Evidently, one of the key benefits of having a microservice architecture is the ability to separate concerns and implementation models for each. The various APIs need only have each others’ the endpoint URLs and they can, in turn, make and respond to requests to/from one another. As a user interfaces with the frontend, they are totally oblivious to what goes on under the hood. The frontend makes requests to appropriate backend service, which may make subsequent requests to other backend services if need be. The general response is back-channeled through a series of responses and is displayed to the user.

This level of independence frees up the development team to take advantage of various technologies or language stacks that are more optimized to handle certain aspects of the business.

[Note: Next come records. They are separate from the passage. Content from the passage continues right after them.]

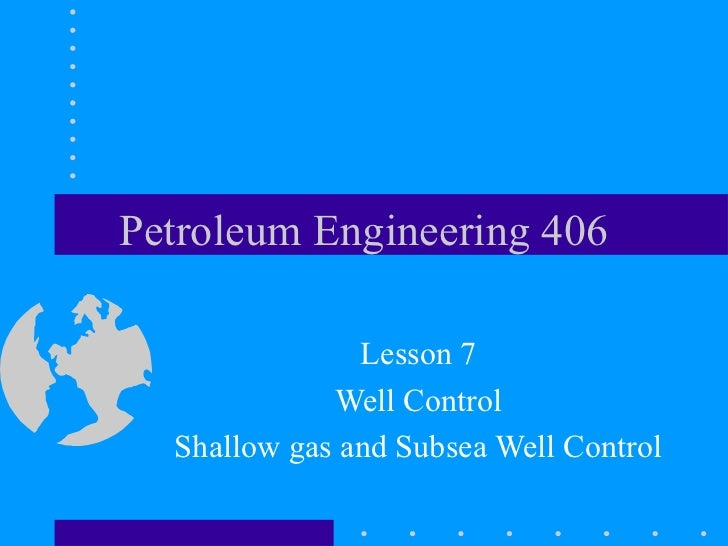 Petroleum Engineering 406               Lesson 7             Well Control  Shallow gas and Subsea Well Control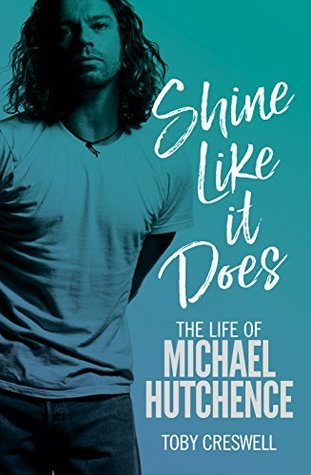 Shine Like it Does: The Life of Michael Hutchence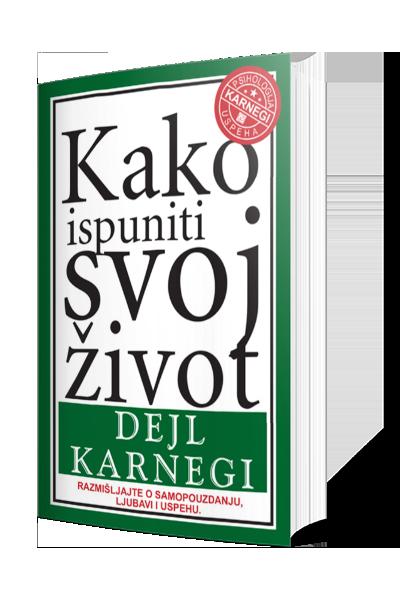 Knjiga Kako ispuniti svoj život - autor Dejl Karnegi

Pros and Cons of the Microservice Architecture.

Pros

  • Technology stacks flexibility ensures that the best implementation is made thereby optimizing the application and improving the overall user experience.
  • Since REST APIs are the backbone of microservice architectures, the extensibility of the application grows exponentially supporting multiple devices and platforms while retaining the same quality of service across the board.
  • Apps built of the microservice architecture tend to be more malleable. Microservices implementations of a certain feature can change independently of all other aspects to the overall application with little to no implication on the quality of service offered granted the new implementation serves the purpose the microservice was set up to achieve.
  • Microservice based apps scale better than their monolithic counterparts.

Cons

  • As the application grows in size and more and more microservices join the network of micro-apps it can be fairly complex to manage them.
  • Microservices might, in the long run, end up costing more in terms of resource requirements.